— Trecho do documento —
Uma Providência Agridoce
O que é mais cruel? Dizer que as maiores tragédias acontecem porque Deus tem um propósito bom nelas que nos é desconhecido, ou dizer que Deus é bom precisamente por não ter responsabilidade nas maiores tragédias? Como já se está a calcular, pessoalmente defendo que a segunda opção é a mais cruel. A primeira, sendo difícil para um mundo quase sempre convicto que tem à sua disposição as condições de avaliar o que é o melhor e o pior para si, pode ofender-nos precisamente pela afirmação clara que das coisas que acontecem no Universo quem percebe mesmo é Deus. Mas é uma perspectiva absolutamente coerente com a crença que há um Deus que é omnisciente e omnipotente. Defender que o mal é um resultado do livre-arbítrio não livra o pescoço do Criador da faca, apenas torna todos os acontecimentos mais absurdos e Deus menos poderoso.

— Tarefa 1 —
Indique se cada afirmação concorda com o trecho do documento, respondendo sim ou não e citando as palavras do trecho que decidem. (a) Quem escreve defende que a segunda opção é a mais cruel. (b) A primeira perspectiva é apresentada como incoerente com a crença num Deus omnisciente e omnipotente. (c) Atribuir o mal ao livre-arbítrio torna Deus mais poderoso.
— Tarefa 2 —
Segundo o trecho do documento, que dois atributos tem o Deus em que assenta a crença com a qual a primeira perspectiva é coerente?
— Tarefa 3 —
Transcreva, por favor, tudo o que vai de "Uma Providência Agridoce" até "Deus menos poderoso." no trecho do documento.

— Segmento de dados —
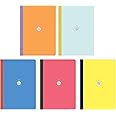 Flexbook Smartbook Notebook Set Ruled | Large | 17x24cm | 160 pages | 70gsm Fabriano Ivory Paper | Colorful Eco Paper Cover | Pack of 5 Notebooks | Multicolour - Blue, Light Blue, Orange, Pink, Yellow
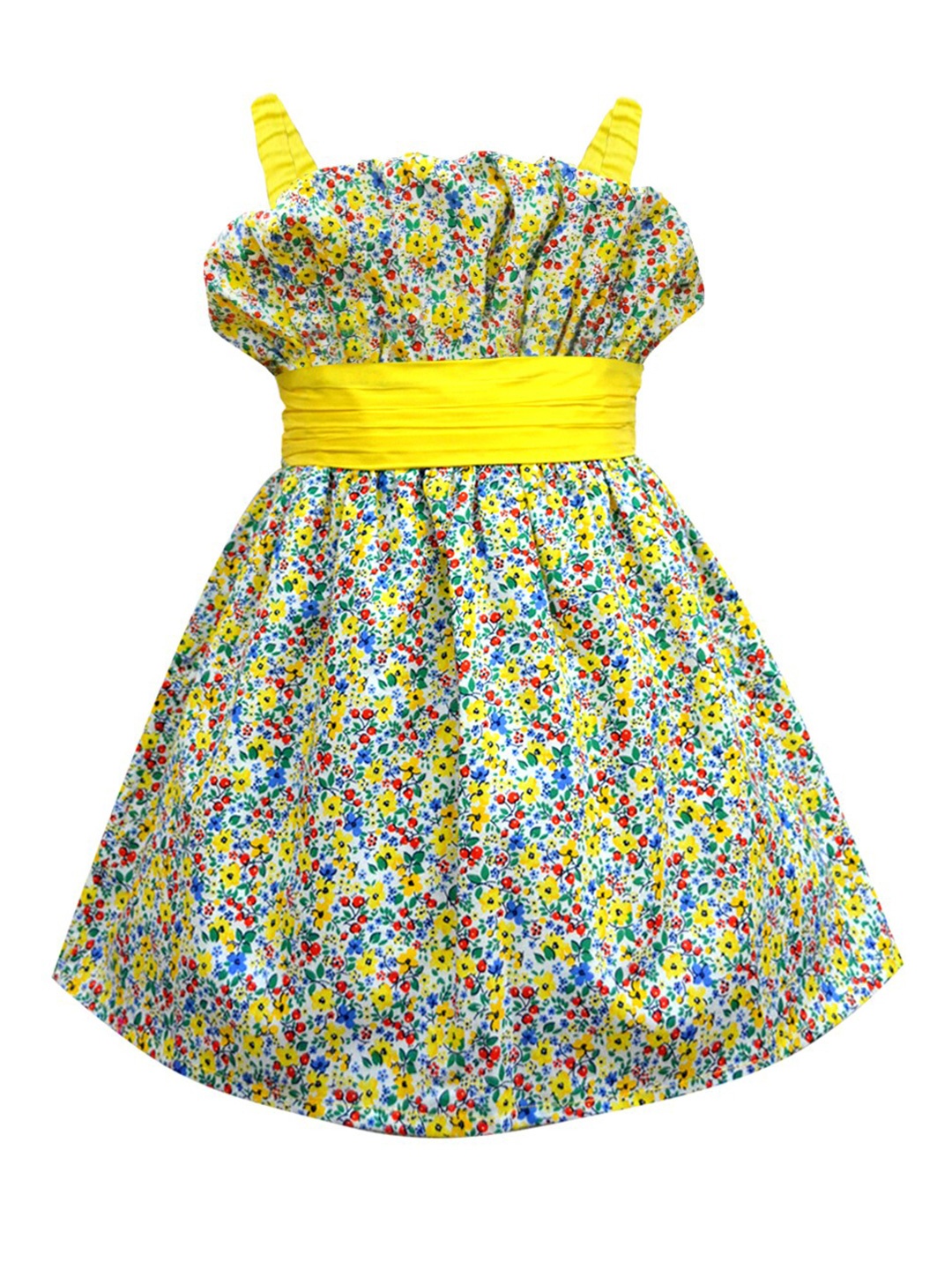 

A.T.U.N. Girls Yellow & Blue Floral Organic Cotton Dress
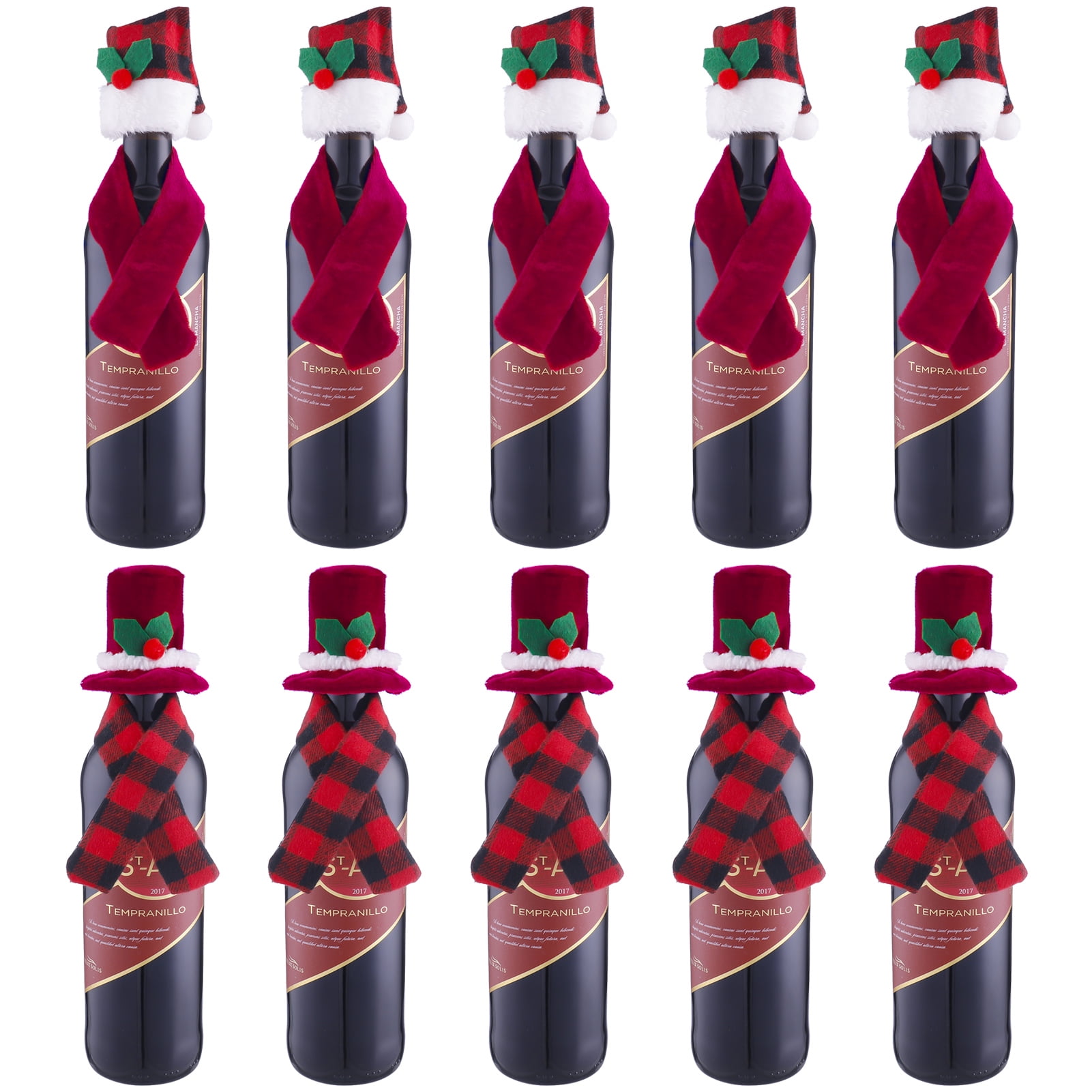 8*6.5cm 10pcs/set Gift Wine Bottle Cover Mini Hat Cup Christmas Red Santa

— Resultado da tarefa 1 —
(a) Sim: "pessoalmente defendo que a segunda opção é a mais cruel."
(b) Não: "Mas é uma perspectiva absolutamente coerente com a crença que há um Deus que é omnisciente e omnipotente."
(c) Não: "apenas torna todos os acontecimentos mais absurdos e Deus menos poderoso."

— Resultado da tarefa 2 —
É omnisciente e omnipotente.

— Resultado da tarefa 3 —
Uma Providência Agridoce
O que é mais cruel? Dizer que as maiores tragédias acontecem porque Deus tem um propósito bom nelas que nos é desconhecido, ou dizer que Deus é bom precisamente por não ter responsabilidade nas maiores tragédias? Como já se está a calcular, pessoalmente defendo que a segunda opção é a mais cruel. A primeira, sendo difícil para um mundo quase sempre convicto que tem à sua disposição as condições de avaliar o que é o melhor e o pior para si, pode ofender-nos precisamente pela afirmação clara que das coisas que acontecem no Universo quem percebe mesmo é Deus. Mas é uma perspectiva absolutamente coerente com a crença que há um Deus que é omnisciente e omnipotente. Defender que o mal é um resultado do livre-arbítrio não livra o pescoço do Criador da faca, apenas torna todos os acontecimentos mais absurdos e Deus menos poderoso.